Problems to solve.
**a)** In the commentary on Marvel and the multiverse, which character does the writer bet would be the only one to make it into the current MCU?
**b)** Return everything in the commentary on Marvel and the multiverse from "There was a" down to "not that. Sorry.", copied word for word.

Given passage.
····················

So, if the multi-verse is a back door, Marvel will surely be using and abusing it to explain away bad film choices, ushering in do-overs and character retrogrades and expelling constructive critiques. This is dangerous territory. Mama used to say “Take it in your stride”. Like the song says. Own up to the mistakes a do better in the come around. There is a flexibility to what DC Comics and Warner Bros Pictures have that Marvel has ill-afforded themselves. If Marvel makes a bad film, it’s attached to that MCU for good. DC can start anew. Hence why upcoming DC films like the Joker and The New Gods excite me, even in spite of the turmoil DC Films has been in for the past few years.
Aside from that, the ‘backdoor’ device will surely be used as well by Marvel to do cross-over events with their recently acquired film rights of 20th Century Fox’s X-Men franchise. If they so chose to.
Additionally, if I were a betting man, the only surviving member that would make the cut into the current MCU would be Deadpool. The fact his schtick is fourth-wall breaking. His introduction in the current MCU would be damn-near an eighth-wall Kool-Aid guy wall breach. Just with a lot more ‘hecks’ than ‘hells’. Plus, we know Ryan Reynolds is certainly pitching for the safe inclusion of Deadpool and himself over at Disney with the PG-13 edit of Deadpool 2 with Once Upon a Deadpool.
Effectively, the multiverse is a fat dual Ctrl+X and Ctrl+V button. The problem with that, however, lies with the user and the process itself. We’re positive no one in Marvel will have the resolve of Thanos to use these powered gems just twice.
Furthermore, unlike Endgame, any engagement with and use of the multi-verse will have a trajectory-altering effect on where the film is really made – in the mind of the viewer. No amount of on-screen retrograding and explaining away can fix that. Huh, and you thought the X-Men timeline was muddled. You just wait. Kevin Feige has never given the public more explanations of plotholes and precarious film trajectory than when it concerned Endgame. And this will only intensify from here on out.
There was a brief moment that Marvel was chasing the prestigious film award bag with Black Panther. If this is a route Marvel wants to explore, it will have to heavily invest in the narrative that is unique enough to be appreciated as both a solo film and part of the over-arching topology of the MCU. Endgame is not that. Sorry.
However, Disney’s main concern is evidently infrastructure with the likes of Disney+. And being a conglomerate that has effectively monopolised entertainment, the need to craft impactful narratives indubitably comes second thought. Because where else can fans go for their entertainment when we own damn-near their childhood?

····················

Input data.
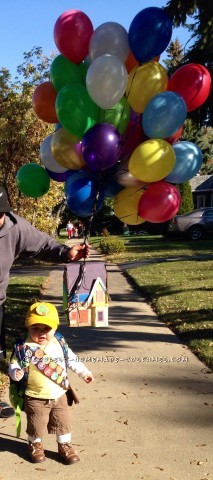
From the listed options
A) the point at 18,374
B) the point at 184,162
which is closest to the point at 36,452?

····················

Answer list.
**a)** Deadpool

**b)**
There was a brief moment that Marvel was chasing the prestigious film award bag with Black Panther. If this is a route Marvel wants to explore, it will have to heavily invest in the narrative that is unique enough to be appreciated as both a solo film and part of the over-arching topology of the MCU. Endgame is not that. Sorry.